Eugenia Ginsburg ve eşi..

Senaryo Eugenia Ginzburg adlı Kazan Üniversitesi’nde Rus edebiyatı profesörü bir kadının anılarına dayanıyor. Kadın ve eşi Komünist Partisi üyesidirler. Derslerinde, ders dışı etkinliklerde ve makalelerinde hep parti çizgisini savunur genç kadın. Stalincidir.

Yıl 1934’tür ve birden Stalin‘in ‘Troçki yanlıları’ ile hesaplaşma dönemi başlar Sovyetler Birliği’nde. Önce üniversiteden yakın bir arkadaşları haksız yere suçlanarak idam mangası önüne gönderilir. Sonra sınıfından bazı öğrenciler. Eşi “Sıra sana gelecek, en iyisi Stalin-karşıtı diye birilerini sen ihbar et” aklını verir, ama kadın buna yanaşmaz.

Sorguya çekenlere karşı da suçsuz olduğu konusunda direnir kadın.

Kurulan olağanüstü mahkemenin başındaki kişi ona takmıştır; devletin tasfiye edilecekleri belirleyen ve itirazları inceleyen kurumunun başındaki adam Eugenia’yı görevine iade eden kağıdı imzaladığı halde, o kişinin adama baskısıyla derslerine son verilir.

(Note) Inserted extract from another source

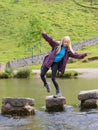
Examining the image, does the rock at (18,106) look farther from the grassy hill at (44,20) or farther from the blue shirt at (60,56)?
the grassy hill at (44,20)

Önüne çıktığı mahkemenin üyeleri beş dakika üzerinde düşündükten sonra beş dakikada özetledikleri içeriği bulunmayan bir suçlamayı kendisine yöneltirler.

Neyse ki, Eugenia’yı idam etmezler; idam yerine 10 yıl kalacağı Sibirya’ya sürgüne gönderirler.

Partiye sıkı sıkıya bağlı ve o sebeple karısını bile dışlayan eşi ile kendisine takıntılı adam dahil başına gelenlerden sorumlu hemen herkes sonradan ya idam mangası önüne çıkarılacak, ya da Sibirya’ya yollanacaktır.

İki küçük çocuğundan biri de açlıktan ölecektir.

Süreç ilk bir arkadaşlarıyla başlamış, sonra girdap herkesi içerisine çekmiştir.

Takıntılı adamla yolları onun da mahkum olarak geldiği toplama kampında kesişir Eugenia‘nın…

Tam 10 yılını kendisinden çalan toplama kampında.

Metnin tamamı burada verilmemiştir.